ÇMO'dan uyarı: Mega projeler İstanbul’u susuz bırakacak

TMMOB Çevre Mühendisleri Odası İstanbul Şubesi ocak ayı İstanbul Su Durumu Raporu’nu yayımlarken, İstanbul’da yaşanan su krizini gözler önüne seren raporda konuya ilişkin önerilere de yer verildi.

ÇMO'dan uyarı: Mega projeler İstanbul’u susuz bırakacak

TMMOB Çevre Mühendisleri Odası (ÇMO)İstanbul Şubesi tarafından hazırlanan ocak ayı İstanbul Su Durumu Raporu yayımlandı.

2021’e girerken baraj doluluk oranlarının yüzde yirminin altına düştüğü belirtilen raporda, yaşanılan su krizinin tek nedeninin iklim krizi ya da kurak bir mevsim olmadığı vurgulandı. Yanlış su politikalarının altı çizilen raporda, su toplama havzalarının yapılaşmaya açılarak küçültülmesi, su yollarının yapılaşmaya açılması, su kaynaklarının kirlenmesi gibi nedenlerle gün geçtikçe içme suyu kaynaklarında azalma olduğu kaydedildi.

İstanbul’da mevcut bir su krizi yaşandığı vurgusu yapılan raporda, su kaynakları gerektiği gibi korunmaz ve Kanal İstanbul gibi projeler hayata geçirilirse İstanbul “Susuz Bir İstanbul” olacak dendi. Raporda; İstanbul’un mevcut içme suyu durumu, iklim değişikliğinin İstanbul su kaynaklarına etkisi, Melen Projesi, Kanal İstanbul, yağmur suyu toplama, biriktirme ve geri kazanımı –gri su ve atık su geri kazanımı – desalinasyon gibi başlıklara yer verildi. Artan nüfusa bir de yanlış su politikaları eklenince İstanbul için susuzluğun ciddi bir sorun olmaya devam edeceği vurgusu yapılan açıklamada, önerilerde de bulunuldu. Sorunun çözümüne yönelik kamusal bir bakışla ve katılımcı bir anlayışla su politikaları geliştirilmesi gerektiği belirtildi.

‘Mega projeler’ ile Avrupa yakasındaki su havzalarının yapılaşmaya açılmasına tepki gösterilen raporda, “Avrupa yakasındaki havzalara gerek kalmayacak anlayışı, kentin su kaynaklarını teker teker yok etmektedir.

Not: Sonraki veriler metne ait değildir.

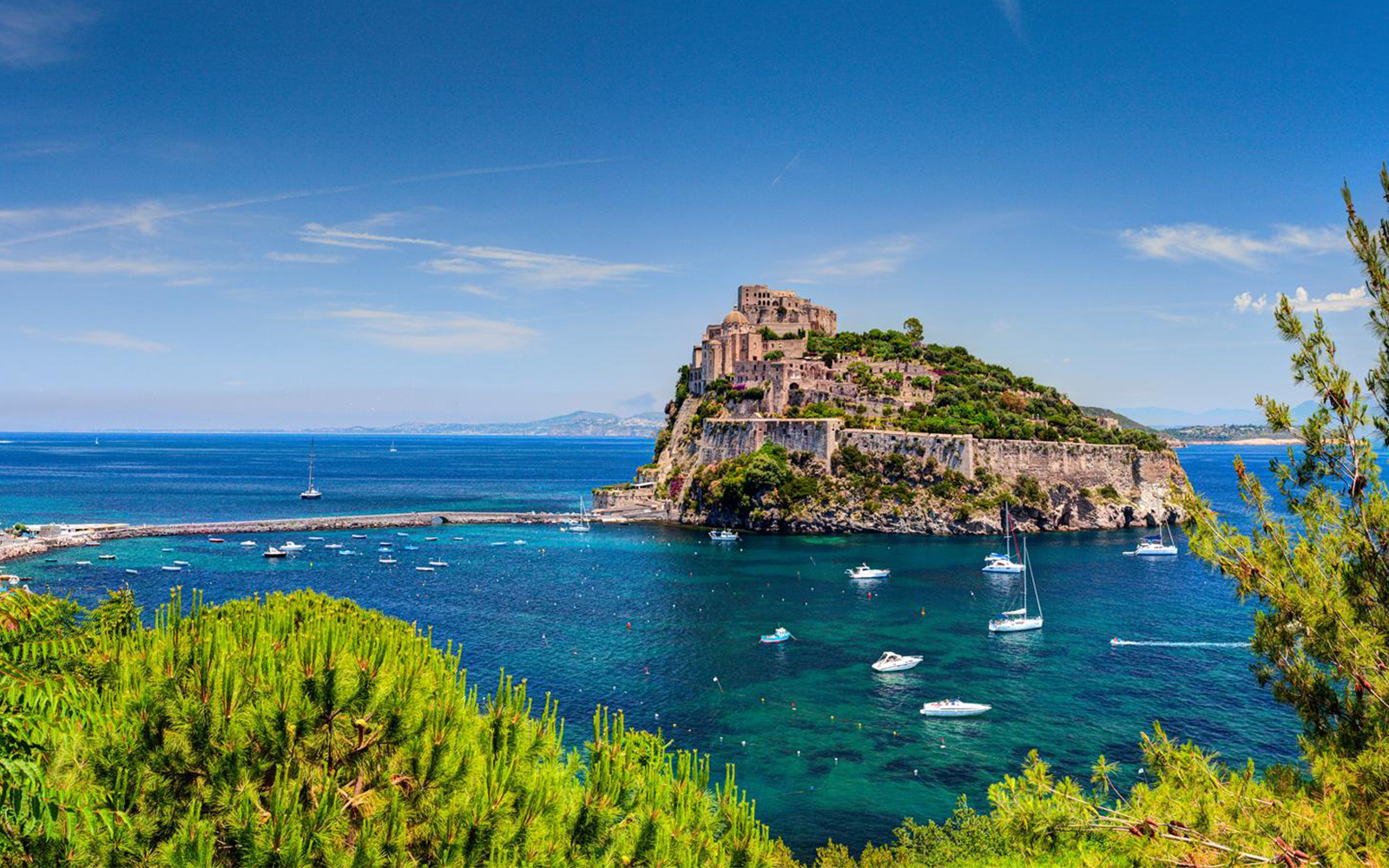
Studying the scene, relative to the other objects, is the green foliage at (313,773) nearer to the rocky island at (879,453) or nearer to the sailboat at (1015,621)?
the sailboat at (1015,621)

Bu planlanan çalışmalardan da anlaşıldığı gibi, su politikalarının temeli kent halkına su sağlamak değil yeni rant kapısı açacak su havzalarını yapılaşmaya açmaktır” denildi. Doğa katliamına dikkat çekilen raporda talanın durdurulması, yeşil alanların ve tarım arazilerinin yapılaşmaya açılmasının engellenmesi vurgusu yapıldı.

Ayrıca raporda Melen Barajı’nın 5 yıldan önce devreye giremeyeceğine dikkat çekildi.

İnsan kaynaklı sera gazı emisyonlarındaki artıştan kaynaklanan iklim krizinin öncelikli olarak nüfusun büyük bir kısmının yaşandığı İstanbul gibi mega kentlerde etkisini gösterdiğine dikkat çekilen açıklamada, su yönetiminin gözden geçirilmesi çağrısı yapıldı.

Raporda, Kanal İstanbul, 3’üncü havalimanı ve Yenişehir yapı alanlarının kentin yaklaşık yüzde 7’sini kapladığı belirtildi. Ancak bu projeler ile Avrupa yakasında su toplama havzalarını ve baraj hacimlerini azaldığının altı çizilerek İstanbul için adeta bir cinayet olduğu kaydedildi. Raporda, İstanbul’un su depolama kapasitesinin yüzde 10,21’ini karşılayan Sazlıdere Barajı’nın Kanal İstanbul projesinin hayata geçmesiyle yok olacağı belirtilirken, yüzde 18,68’ini karşılayan Terkos’un ise önemli kayıplar yaşayacağı aktarıldı.